-- RECORDS follows --
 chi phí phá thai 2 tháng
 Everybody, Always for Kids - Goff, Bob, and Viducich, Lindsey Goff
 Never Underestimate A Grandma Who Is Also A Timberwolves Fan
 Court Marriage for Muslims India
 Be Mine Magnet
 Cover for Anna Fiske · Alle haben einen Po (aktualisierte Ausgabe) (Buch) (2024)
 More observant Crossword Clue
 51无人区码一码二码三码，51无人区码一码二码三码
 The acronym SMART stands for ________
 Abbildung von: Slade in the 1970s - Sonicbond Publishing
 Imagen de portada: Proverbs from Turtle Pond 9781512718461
-- RECORDS concluded --
-- RECORDS follows --
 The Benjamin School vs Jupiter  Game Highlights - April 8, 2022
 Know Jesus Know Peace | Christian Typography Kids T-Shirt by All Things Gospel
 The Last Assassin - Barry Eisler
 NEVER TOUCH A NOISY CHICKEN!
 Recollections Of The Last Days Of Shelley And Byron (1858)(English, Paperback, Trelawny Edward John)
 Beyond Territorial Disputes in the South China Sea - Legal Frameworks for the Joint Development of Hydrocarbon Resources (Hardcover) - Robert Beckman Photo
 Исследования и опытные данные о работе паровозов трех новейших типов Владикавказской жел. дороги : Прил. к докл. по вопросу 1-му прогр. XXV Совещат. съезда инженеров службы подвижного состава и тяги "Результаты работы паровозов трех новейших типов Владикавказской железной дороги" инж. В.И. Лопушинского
-- RECORDS concluded --
If a line in the entries above contains the word "Last", copy it.

 The Last Assassin - Barry Eisler
 Recollections Of The Last Days Of Shelley And Byron (1858)(English, Paperback, Trelawny Edward John)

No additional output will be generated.